--- THE RECORDS Enclosed Below ---

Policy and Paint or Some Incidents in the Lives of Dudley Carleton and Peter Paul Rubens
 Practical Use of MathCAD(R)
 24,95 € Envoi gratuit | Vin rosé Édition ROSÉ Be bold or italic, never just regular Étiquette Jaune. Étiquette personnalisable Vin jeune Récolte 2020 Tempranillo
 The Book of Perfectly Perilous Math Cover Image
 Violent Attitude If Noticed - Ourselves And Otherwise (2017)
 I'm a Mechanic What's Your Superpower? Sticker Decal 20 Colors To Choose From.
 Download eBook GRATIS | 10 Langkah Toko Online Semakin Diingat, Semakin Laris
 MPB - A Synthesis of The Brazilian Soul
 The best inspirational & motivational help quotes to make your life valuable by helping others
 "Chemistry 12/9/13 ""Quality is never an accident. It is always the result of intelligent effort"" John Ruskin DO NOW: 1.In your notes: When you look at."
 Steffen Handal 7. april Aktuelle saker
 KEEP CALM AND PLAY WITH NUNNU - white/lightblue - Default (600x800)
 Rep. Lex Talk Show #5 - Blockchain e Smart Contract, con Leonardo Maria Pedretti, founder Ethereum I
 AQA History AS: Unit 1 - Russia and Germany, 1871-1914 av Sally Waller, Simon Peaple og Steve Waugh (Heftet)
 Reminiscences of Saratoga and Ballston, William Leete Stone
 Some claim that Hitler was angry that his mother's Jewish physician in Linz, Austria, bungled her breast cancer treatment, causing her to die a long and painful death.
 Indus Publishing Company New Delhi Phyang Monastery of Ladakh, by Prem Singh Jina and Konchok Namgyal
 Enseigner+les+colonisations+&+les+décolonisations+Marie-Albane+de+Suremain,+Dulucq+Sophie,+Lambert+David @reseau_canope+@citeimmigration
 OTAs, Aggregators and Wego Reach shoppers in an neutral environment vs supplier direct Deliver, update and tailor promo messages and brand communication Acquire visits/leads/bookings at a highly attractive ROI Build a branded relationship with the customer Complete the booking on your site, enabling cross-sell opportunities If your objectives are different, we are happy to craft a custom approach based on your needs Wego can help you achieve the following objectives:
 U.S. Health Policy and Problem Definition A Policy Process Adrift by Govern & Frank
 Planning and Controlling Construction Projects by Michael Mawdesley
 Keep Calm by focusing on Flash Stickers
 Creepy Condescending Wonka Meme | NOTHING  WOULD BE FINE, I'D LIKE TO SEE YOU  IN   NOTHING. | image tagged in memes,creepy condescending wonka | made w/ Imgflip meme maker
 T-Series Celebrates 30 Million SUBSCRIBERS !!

--- End of Enclosed THE RECORDS ---

> [WHAT TO DO] Print exactly the lines of the listing above starting at the line containing "24,95 € Envoi" and ending at the line containing "Rep. Lex Talk", both included.

> [RESPONSE TO THE EXERCISE]
 24,95 € Envoi gratuit | Vin rosé Édition ROSÉ Be bold or italic, never just regular Étiquette Jaune. Étiquette personnalisable Vin jeune Récolte 2020 Tempranillo
 The Book of Perfectly Perilous Math Cover Image
 Violent Attitude If Noticed - Ourselves And Otherwise (2017)
 I'm a Mechanic What's Your Superpower? Sticker Decal 20 Colors To Choose From.
 Download eBook GRATIS | 10 Langkah Toko Online Semakin Diingat, Semakin Laris
 MPB - A Synthesis of The Brazilian Soul
 The best inspirational & motivational help quotes to make your life valuable by helping others
 "Chemistry 12/9/13 ""Quality is never an accident. It is always the result of intelligent effort"" John Ruskin DO NOW: 1.In your notes: When you look at."
 Steffen Handal 7. april Aktuelle saker
 KEEP CALM AND PLAY WITH NUNNU - white/lightblue - Default (600x800)
 Rep. Lex Talk Show #5 - Blockchain e Smart Contract, con Leonardo Maria Pedretti, founder Ethereum I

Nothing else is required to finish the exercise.